Captioned web images
··········
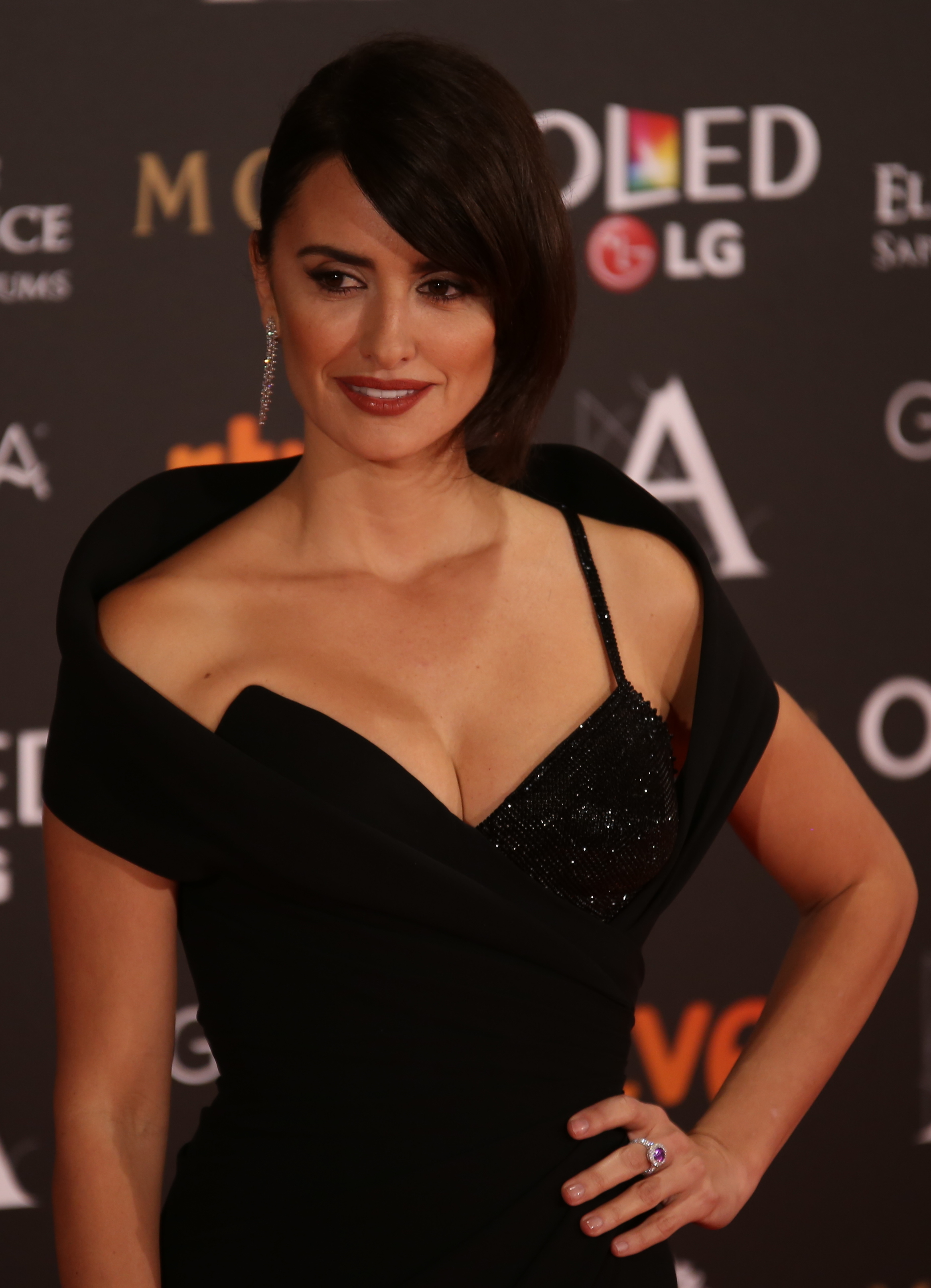 https://upload.wikimedia.org/wikipedia/commons/2/2a/Pen%C3%A9lope_Cruz_at_Premios_Goya_2017.jpg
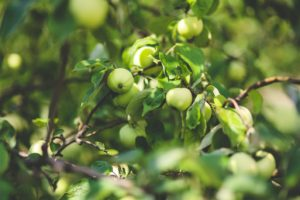 Posadzenie sadu owocowego na gruncie ornym wymaga zgody wydzierżawiajacego.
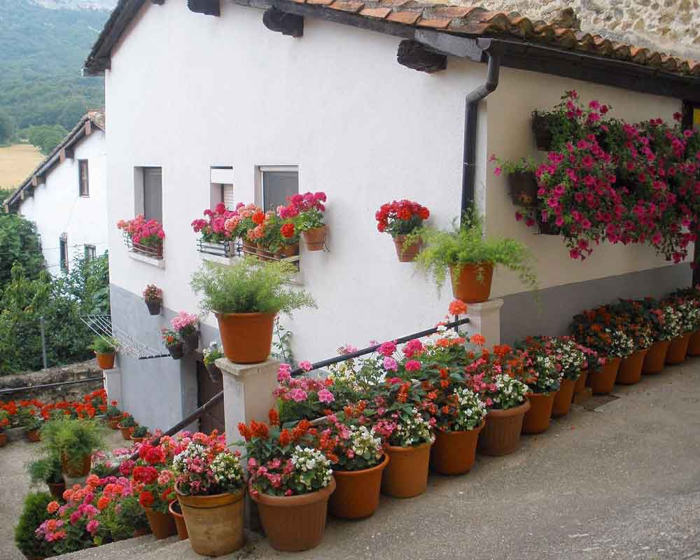 Casa con flores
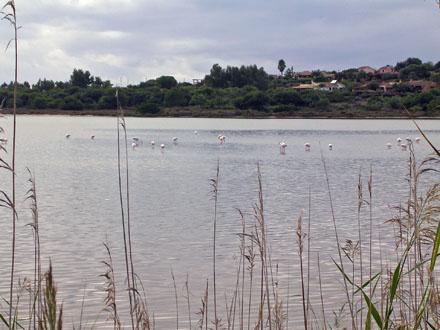 Flamingos_at_Villasimius.jpg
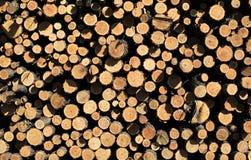 Pile of wood Stock Photos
··········
DESCRIPTION OF THE TASK
An exact reproduction of the data is needed, with no pictures included.

FINISHED TASK
 https://upload.wikimedia.org/wikipedia/commons/2/2a/Pen%C3%A9lope_Cruz_at_Premios_Goya_2017.jpg
 Posadzenie sadu owocowego na gruncie ornym wymaga zgody wydzierżawiajacego.
 Casa con flores
 Flamingos_at_Villasimius.jpg
 Pile of wood Stock Photos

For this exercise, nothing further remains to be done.